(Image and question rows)

========================

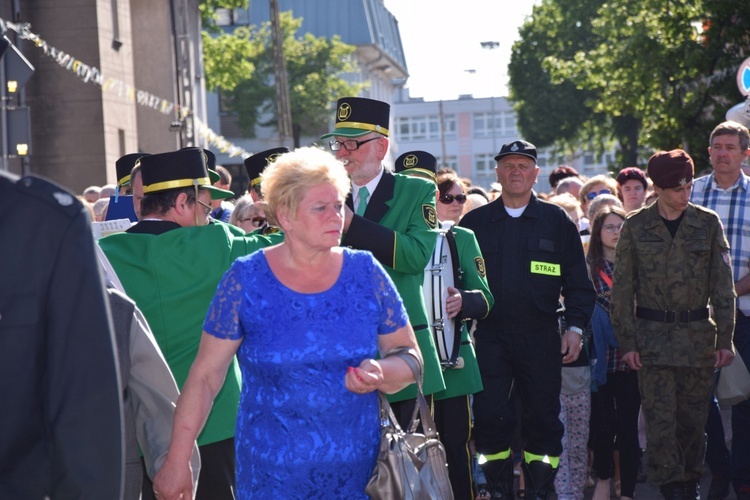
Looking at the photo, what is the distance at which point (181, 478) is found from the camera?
13.8ft

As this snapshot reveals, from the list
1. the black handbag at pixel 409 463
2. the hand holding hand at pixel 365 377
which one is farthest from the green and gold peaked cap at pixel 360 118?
the hand holding hand at pixel 365 377

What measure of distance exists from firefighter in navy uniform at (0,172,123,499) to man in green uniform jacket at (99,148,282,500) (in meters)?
2.58

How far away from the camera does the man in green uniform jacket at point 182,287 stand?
5.06 m

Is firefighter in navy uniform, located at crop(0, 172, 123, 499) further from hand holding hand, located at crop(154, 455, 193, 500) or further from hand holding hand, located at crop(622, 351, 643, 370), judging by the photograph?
hand holding hand, located at crop(622, 351, 643, 370)

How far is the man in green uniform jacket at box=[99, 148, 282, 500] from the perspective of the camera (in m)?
5.06

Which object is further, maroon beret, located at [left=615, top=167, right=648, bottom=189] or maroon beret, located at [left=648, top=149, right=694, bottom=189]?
maroon beret, located at [left=615, top=167, right=648, bottom=189]

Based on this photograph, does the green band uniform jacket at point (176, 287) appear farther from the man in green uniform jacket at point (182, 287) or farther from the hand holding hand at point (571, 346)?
the hand holding hand at point (571, 346)

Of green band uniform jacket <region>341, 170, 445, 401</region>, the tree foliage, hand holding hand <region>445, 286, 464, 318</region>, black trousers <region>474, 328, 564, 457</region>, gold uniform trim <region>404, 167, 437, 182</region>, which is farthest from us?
the tree foliage

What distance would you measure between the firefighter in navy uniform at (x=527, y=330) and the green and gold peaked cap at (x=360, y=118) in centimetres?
216

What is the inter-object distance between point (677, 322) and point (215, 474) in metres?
3.77

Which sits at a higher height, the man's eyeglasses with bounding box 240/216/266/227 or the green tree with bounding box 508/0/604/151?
the green tree with bounding box 508/0/604/151

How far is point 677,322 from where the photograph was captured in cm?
791

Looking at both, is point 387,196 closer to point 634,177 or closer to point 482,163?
point 634,177

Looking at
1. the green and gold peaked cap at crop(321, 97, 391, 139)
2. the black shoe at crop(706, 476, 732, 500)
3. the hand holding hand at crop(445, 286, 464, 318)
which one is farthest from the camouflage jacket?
the green and gold peaked cap at crop(321, 97, 391, 139)
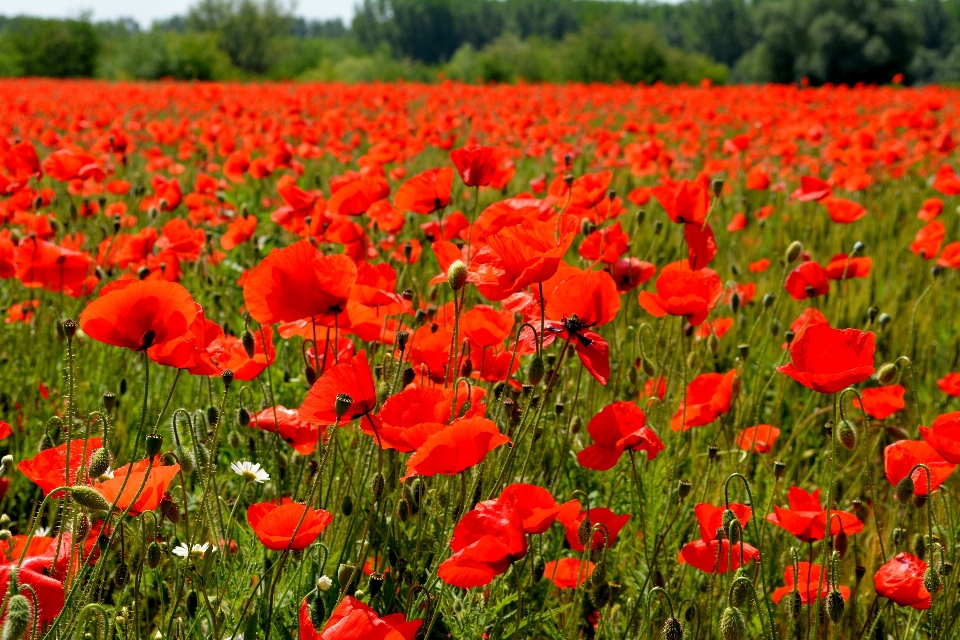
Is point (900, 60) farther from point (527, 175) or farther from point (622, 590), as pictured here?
point (622, 590)

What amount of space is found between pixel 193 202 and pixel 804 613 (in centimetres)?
269

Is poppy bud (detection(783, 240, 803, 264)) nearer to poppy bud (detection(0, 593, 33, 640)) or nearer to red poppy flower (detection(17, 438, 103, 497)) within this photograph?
red poppy flower (detection(17, 438, 103, 497))

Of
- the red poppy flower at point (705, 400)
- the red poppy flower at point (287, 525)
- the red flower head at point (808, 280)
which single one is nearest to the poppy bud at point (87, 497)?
the red poppy flower at point (287, 525)

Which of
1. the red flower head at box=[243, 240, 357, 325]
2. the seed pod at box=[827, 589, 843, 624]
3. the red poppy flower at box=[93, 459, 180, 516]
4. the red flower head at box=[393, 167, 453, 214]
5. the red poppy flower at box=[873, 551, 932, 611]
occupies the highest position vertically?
the red flower head at box=[393, 167, 453, 214]

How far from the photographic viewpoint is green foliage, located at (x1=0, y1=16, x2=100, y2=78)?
Answer: 109 ft

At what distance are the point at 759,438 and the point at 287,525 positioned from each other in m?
1.38

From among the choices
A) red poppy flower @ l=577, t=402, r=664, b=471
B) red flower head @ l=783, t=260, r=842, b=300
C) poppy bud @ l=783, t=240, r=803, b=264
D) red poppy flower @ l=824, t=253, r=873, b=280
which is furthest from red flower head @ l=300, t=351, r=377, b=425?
red poppy flower @ l=824, t=253, r=873, b=280

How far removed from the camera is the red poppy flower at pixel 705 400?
186 cm

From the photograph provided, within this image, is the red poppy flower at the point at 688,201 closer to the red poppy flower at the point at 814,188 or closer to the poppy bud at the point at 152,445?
the red poppy flower at the point at 814,188

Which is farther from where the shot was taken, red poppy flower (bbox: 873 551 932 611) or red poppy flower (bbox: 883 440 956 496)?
red poppy flower (bbox: 883 440 956 496)

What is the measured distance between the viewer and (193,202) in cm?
353

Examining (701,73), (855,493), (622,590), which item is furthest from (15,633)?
(701,73)

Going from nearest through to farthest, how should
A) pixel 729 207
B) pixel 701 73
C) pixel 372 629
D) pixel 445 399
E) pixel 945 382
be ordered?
pixel 372 629
pixel 445 399
pixel 945 382
pixel 729 207
pixel 701 73

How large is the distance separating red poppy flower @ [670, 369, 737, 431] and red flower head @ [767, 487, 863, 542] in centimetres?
27
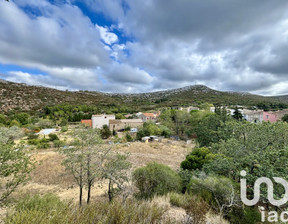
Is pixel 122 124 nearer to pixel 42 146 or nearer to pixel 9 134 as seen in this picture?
pixel 42 146

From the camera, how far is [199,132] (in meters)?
21.4

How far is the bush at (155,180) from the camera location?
7890 mm

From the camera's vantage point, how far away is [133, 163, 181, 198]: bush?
7.89 m

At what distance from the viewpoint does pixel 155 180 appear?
26.6ft

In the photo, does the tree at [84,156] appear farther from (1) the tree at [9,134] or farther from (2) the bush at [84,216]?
(2) the bush at [84,216]

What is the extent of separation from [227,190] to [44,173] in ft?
55.0

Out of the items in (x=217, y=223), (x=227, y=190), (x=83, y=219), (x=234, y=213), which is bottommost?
(x=234, y=213)

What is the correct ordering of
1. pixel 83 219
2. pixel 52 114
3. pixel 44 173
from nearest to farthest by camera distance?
pixel 83 219 < pixel 44 173 < pixel 52 114

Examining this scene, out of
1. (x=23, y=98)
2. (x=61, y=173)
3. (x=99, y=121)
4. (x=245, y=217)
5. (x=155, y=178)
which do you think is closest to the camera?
(x=245, y=217)

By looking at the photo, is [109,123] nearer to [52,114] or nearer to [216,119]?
[52,114]

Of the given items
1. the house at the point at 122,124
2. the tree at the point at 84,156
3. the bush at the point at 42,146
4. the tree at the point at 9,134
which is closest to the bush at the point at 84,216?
the tree at the point at 84,156

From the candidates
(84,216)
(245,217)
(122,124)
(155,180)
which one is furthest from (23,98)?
(245,217)

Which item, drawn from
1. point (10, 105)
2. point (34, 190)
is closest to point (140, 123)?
point (34, 190)

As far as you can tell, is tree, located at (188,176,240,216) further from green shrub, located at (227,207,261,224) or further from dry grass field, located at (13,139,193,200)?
dry grass field, located at (13,139,193,200)
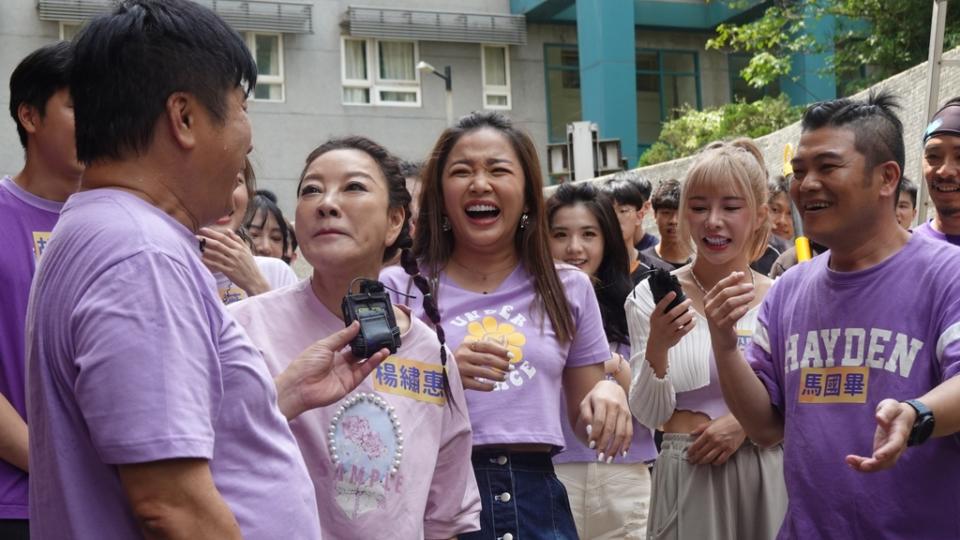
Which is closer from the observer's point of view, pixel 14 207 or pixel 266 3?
A: pixel 14 207

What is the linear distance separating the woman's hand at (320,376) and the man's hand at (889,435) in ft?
4.07

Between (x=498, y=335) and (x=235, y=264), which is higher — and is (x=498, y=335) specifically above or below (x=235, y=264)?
below

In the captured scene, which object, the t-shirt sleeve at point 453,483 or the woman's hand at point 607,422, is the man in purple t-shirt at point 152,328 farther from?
the woman's hand at point 607,422

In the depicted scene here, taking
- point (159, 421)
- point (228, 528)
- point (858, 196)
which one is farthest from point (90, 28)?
point (858, 196)

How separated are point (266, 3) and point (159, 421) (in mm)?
23348

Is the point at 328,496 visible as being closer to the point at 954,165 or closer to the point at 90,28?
the point at 90,28

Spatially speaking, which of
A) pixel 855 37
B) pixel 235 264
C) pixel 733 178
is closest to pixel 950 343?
pixel 733 178

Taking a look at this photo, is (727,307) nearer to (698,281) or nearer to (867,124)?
(867,124)

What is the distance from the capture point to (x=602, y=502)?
5086 mm

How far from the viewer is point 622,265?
5.91 meters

========================

Arrange the rows from the line containing "From the candidates" through the line containing "A: pixel 14 207" as a numbered list, counting both of those lines and omitting blank lines. Leave the pictures out.

1. From the candidates
2. (84,216)
3. (245,217)
4. (122,124)
5. (155,180)
6. which one is furthest from (23,98)?
7. (245,217)
8. Which item, drawn from
9. 1. point (10, 105)
10. 2. point (34, 190)
11. is closest to point (140, 123)?
12. point (34, 190)
13. As far as you can tell, is tree, located at (188,176,240,216) further from green shrub, located at (227,207,261,224) or further from dry grass field, located at (13,139,193,200)?
14. dry grass field, located at (13,139,193,200)
15. Which is closer from the observer's point of view, pixel 14 207 or pixel 266 3?
16. A: pixel 14 207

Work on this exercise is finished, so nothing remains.